Forbes: Renegotiations with China saved Malaysia from debt trap

Forbes: Renegotiations with China saved Malaysia from debt trap

PUCHONG: Malaysia’s success in renegotiating the East Coast Rail Link (ECRL) project with China is significant as it saves Malaysia from the debt trap that Sri Lanka fell into, Forbes magazine stated.

In an opinion piece, economics professor Panos Mourdoukoutas said the new deal is a big win for Prime Minister Tun Dr Mahathir Mohamad.

“In dealing with China, Malaysia has dared to do something Sri Lanka, Pakistan, and the Philippines didn’t – bring Beijing back to the negotiating table to cut the cost of the investment projects assigned to Chinese contractors,” he said.

Mourdoukoutas said the ECRL served the interests of Beijing more than it served the interests of Kuala Lumpur.

He explained that China’s growing infrastructure projects around the world are part of its bid to “write the next chapter of globalisation and advance Beijing’s geopolitical agenda”.

However, many of China’s infrastructure projects aren’t economically viable, as they are built at inflated costs and leave countries involved heavily indebted to Beijing, he said.

Quoting Current History journal, Mourdoukoutas wrote that some of China’s infrastructure projects in Sri Lanka: the deep-sea Hambantota port project, the Colombo Port City complex and the Mattala Rajapaksa International Airport; were white elephants that forced Sri Lanka into a debt trap.

“The overpriced projects left Sri Lanka owing US$8bil (RM32bil), or around 10% of the island’s debt. That is close to what Sri Lanka owes Japan and India, but what rankles many is how Chinese loans have been used to fund questionable projects that generate little income,” he quoted Current History writers Neil DeVotta and Sumit Ganguly.
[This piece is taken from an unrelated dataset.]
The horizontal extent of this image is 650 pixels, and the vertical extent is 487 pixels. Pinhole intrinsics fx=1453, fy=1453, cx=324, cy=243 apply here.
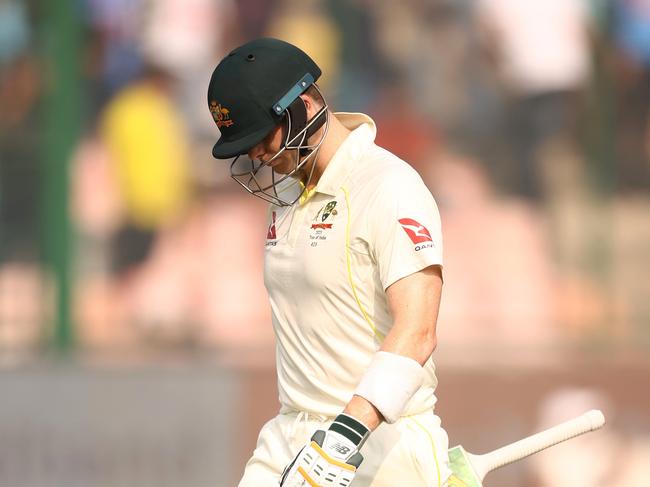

“The situation has fuelled accusations that China seeks to entice strategically located countries (others include Djibouti and the Maldives) into debt traps that it then leverages to seize control of key infrastructure.”

Mourdoukoutas said Dr Mahathir has been trying to avoid falling into the same trap that Sri Lanka did and he did so successfully in renegotiating the cost of the ECRL.

Malaysia has managed to bring down the construction cost of the ECRL by RM21.5 billion, which is almost a third of the original cost.

The new price is set at RM44 billion now, down 32.8% from the previous RM66 billion.

With the new price tag, the construction cost for the project is now at RM68 million per km, against RM98 million per km originally.